Later, as I lay in my childhood room, listening to Aiden and Tyler singing in the kitchen, the hole in my chest slowly stretches out beyond the borders of my body, it fills the entire room. It becomes a dark and massive mirror that beckons me to look inside. And inside I see my mother and sister, I see Zenny. I see God.

For the first time in my life, I look at the inside of myself. The ugly parts, the good parts, the parts in between. The grief both old and new, and the love for Zenny that flashes like a pulsar, a lighthouse for my soul, and the blue, swollen bruise of wanting her and the toothache-sweet feeling of loving her in spite of her leaving me.

For the first time in my life, I look inside myself and I just accept what’s there. I accept what I can’t control and what I can, I accept the parts of Sean Bell that simply are and the parts of Sean Bell that need to change. And the prayer I offer up isn’t one born out of anger or grief or gratitude or some other wild, fevered feeling.
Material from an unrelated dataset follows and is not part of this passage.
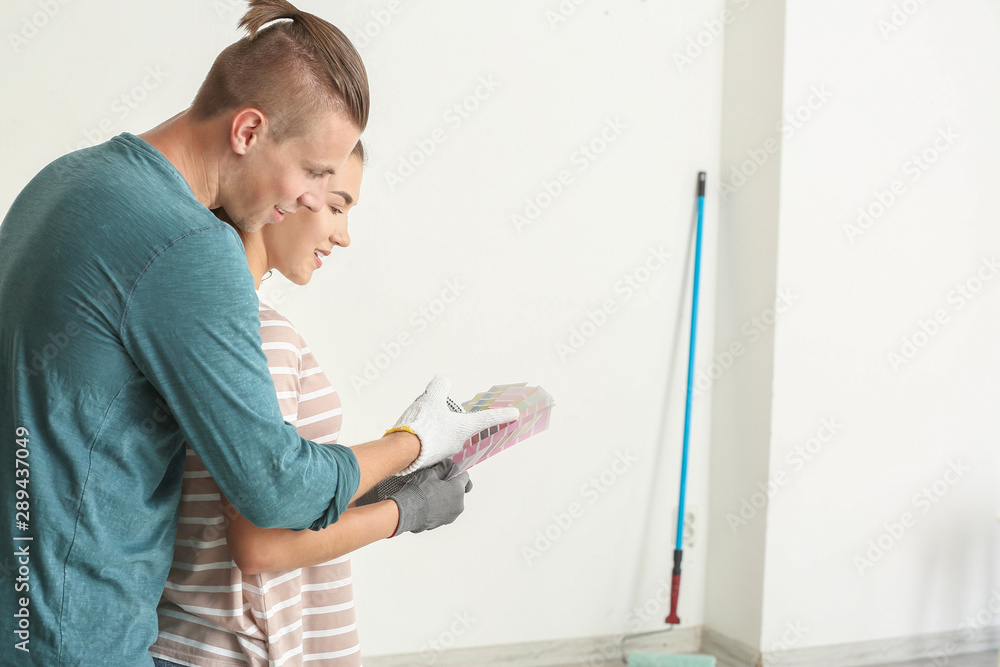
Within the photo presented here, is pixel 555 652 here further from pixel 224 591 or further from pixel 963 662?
pixel 224 591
It’s simply an invitation for God to come sit at the mirror with me.

God does.

And that night, the warm September wind brings me a storm. A real one, with forcing gusts of wind and silver-black sheets of rain, and lightning fissuring the sky like it’s trying to pry it apart. Thunder rolls through the house, rattling the window, and I get out of bed, I pull on a pair of pajama pants, I go downstairs and out to the backyard.
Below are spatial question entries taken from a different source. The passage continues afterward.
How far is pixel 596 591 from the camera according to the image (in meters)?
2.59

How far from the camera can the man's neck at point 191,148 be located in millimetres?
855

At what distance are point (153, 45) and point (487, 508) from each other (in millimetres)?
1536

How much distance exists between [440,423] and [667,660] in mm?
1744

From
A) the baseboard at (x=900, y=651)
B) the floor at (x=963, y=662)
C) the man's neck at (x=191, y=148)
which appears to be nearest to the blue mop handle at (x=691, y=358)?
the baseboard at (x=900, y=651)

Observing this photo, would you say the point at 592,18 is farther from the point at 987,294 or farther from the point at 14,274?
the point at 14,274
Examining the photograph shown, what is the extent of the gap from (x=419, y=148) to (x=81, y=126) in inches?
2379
I stand in the storm for what feels like hours, letting the rain sluice over my bare chest and back, letting it dance over my closed eyelids and against my parted lips. I let it fill up the hole inside me, I let it find every ridge and valley and vault of my body and my heart.
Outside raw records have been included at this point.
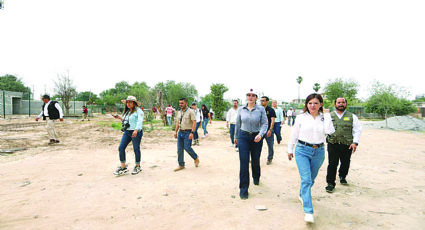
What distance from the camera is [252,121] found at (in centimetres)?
361

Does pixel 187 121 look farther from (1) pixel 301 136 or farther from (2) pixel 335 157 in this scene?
(2) pixel 335 157

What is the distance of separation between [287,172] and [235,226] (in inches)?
110

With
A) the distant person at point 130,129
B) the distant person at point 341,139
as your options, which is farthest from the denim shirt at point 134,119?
the distant person at point 341,139

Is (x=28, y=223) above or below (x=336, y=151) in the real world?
below

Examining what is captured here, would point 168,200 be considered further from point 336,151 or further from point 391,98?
point 391,98

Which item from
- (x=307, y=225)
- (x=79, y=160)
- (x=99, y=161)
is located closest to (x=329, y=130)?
(x=307, y=225)

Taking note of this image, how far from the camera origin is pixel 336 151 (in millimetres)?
3961

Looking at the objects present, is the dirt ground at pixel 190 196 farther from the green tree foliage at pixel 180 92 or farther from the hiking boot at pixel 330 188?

I hope Mom is dancing between the raindrops now, I hope she’s somewhere laughing and dancing with God.

And it comes to me like a clap of thunder that Zenny is under the same rain now, that somewhere this very same lightning-light is touching her face, and I can almost imagine it’s me touching her face. I can almost imagine the rain on my lips is her lips, the drops sliding down to my navel and over my hips are her fingers and her tongue. I can almost imagine she’s here with me now and I can say I’m sorry I wanted you to choose me, I’m sorry, I’m sorry.

I can say But have you ever seen yourself? Heard yourself? How could I ever want any different when you are who you are?

But she’s not here.

I’m utterly alone, except for—ironically enough—God.